Texas can improve care and cut costs with the medical home

Tags: budget, medical home, legislature, austin regional clinic, blue cross and blue shield of texas, payment

By Greg Sheff, M.D.

I was fortunate to be one in a group of primary care physicians who met with Lt. Gov. David Dewhurst this February to discuss possibilities of payment reform in Medicaid, the Children’s Health Insurance Program, and the private insurance market.  This meeting comes on the heels of the introduction of two major pieces of legislation, Senate bills 7 and 8.  These bills would implement a host of pilot projects to test bundled payments, payments based on episodes of care, and quality incentives.  It continues the positive momentum the state needs to move us away from a fractured health care system into one that provides the right care for Texans.

The unrelenting march of increasing health care costs is unsustainable, both for Texas and for the nation.

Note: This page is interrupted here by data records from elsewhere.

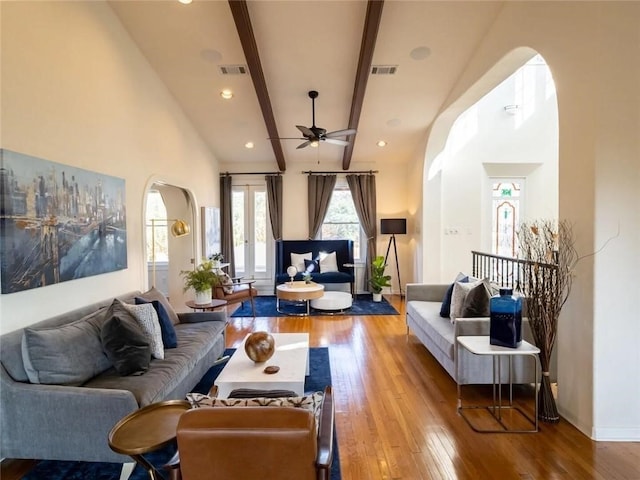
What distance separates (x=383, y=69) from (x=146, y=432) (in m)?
4.52

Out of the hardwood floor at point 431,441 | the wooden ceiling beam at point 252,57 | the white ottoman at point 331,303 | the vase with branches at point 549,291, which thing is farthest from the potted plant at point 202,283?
the vase with branches at point 549,291

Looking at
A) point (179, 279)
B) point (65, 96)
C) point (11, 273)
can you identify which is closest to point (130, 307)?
point (11, 273)

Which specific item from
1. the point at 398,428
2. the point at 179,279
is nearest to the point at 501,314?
the point at 398,428

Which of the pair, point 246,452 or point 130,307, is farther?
point 130,307

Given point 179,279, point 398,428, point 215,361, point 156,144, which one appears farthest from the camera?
point 179,279

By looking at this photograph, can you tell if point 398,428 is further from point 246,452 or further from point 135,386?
point 135,386

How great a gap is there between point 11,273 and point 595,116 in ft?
13.2

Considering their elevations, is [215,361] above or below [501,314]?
below

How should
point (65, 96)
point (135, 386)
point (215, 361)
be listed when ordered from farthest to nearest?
point (215, 361) < point (65, 96) < point (135, 386)

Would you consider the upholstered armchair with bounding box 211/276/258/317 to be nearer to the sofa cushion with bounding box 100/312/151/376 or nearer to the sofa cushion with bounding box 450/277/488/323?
the sofa cushion with bounding box 100/312/151/376

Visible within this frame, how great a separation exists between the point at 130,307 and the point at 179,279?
2.90 meters

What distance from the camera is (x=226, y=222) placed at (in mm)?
7242

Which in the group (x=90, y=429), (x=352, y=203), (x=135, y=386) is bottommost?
(x=90, y=429)

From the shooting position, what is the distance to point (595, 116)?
7.45 ft
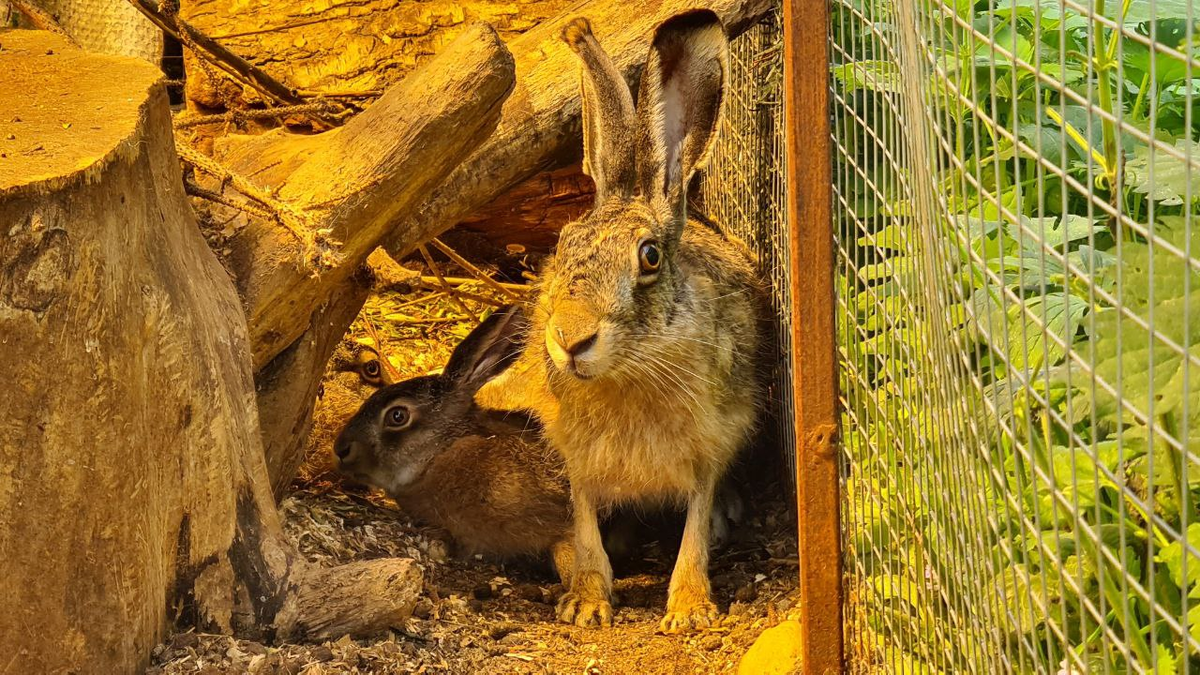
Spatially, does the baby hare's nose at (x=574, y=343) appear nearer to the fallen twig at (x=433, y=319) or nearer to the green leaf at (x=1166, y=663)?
the green leaf at (x=1166, y=663)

Payment reform that aligns physician and hospital incentives with our society’s goals—affordable, coordinated, evidence-based, quality-measured care—is critical to rein in health care costs.  The patient-centered medical home, driven by a strong primary care workforce, is a proven cost-effective method for delivering this coordinated and integrated care.

Earlier this year, Austin Regional Clinic (ARC) joined a multi-year medical home pilot administered by Blue Cross and Blue Shield of Texas (BCBSTX).  The pilot was initiated in large part in response to Texas legislation requiring the Employees Retirement System (ERS), the self-funded insurer for state employees, to experiment with alternate payment and delivery models in an attempt to reduce the state’s ever-increasing health care costs.  We are one of five physician groups in the state participating.  Our program serves roughly 45,000 patients, including both the ERS (whose health care benefits are administered by BCBSTX) and BCBSTX fully-insured populations.

As we have seen with our ARC Medical Home Program, there is a definite tipping-point phenomenon in getting providers to commit the resources necessary to proactively coordinate patient care.  We have been approached by a number of payers investigating our capability to transform our care delivery model.  However, not until we were approached with a payer as large as ERS were we able to make a compelling internal business case for investing the resources to transform our own workflows.

For me, this is the real pearl in the ERS Medical Home initiative: The Legislature, with control of Medicaid, CHIP, and ERS/Teacher Retirement System payments, has the opportunity to change—not by mandate but by example—the cost of care delivered across Texas.

However, a primary-care-led health care system cannot exist without actively nurturing and growing the primary care workforce.  Since its inception, ARC has emphasized the importance of long-term doctor/patient relationships, coordination of care, and a strong primary care physician base—three major tenets of the medical home model.  Drawing upon ARC’s 30 years of experience, I cannot overstate the importance of supporting initiatives to increase the number of medical school graduates choosing a career in primary care.

Payment and delivery system reform for ERS/TRS, Medicaid, and CHIP patients, coupled with an investment in growing our primary care workforce, helps not only the Texas budget in the short and long term, but provides the seeds to transform all care in Texas.


Gregory Sheff, M.D., is the medical director for the ARC Medical Home Program.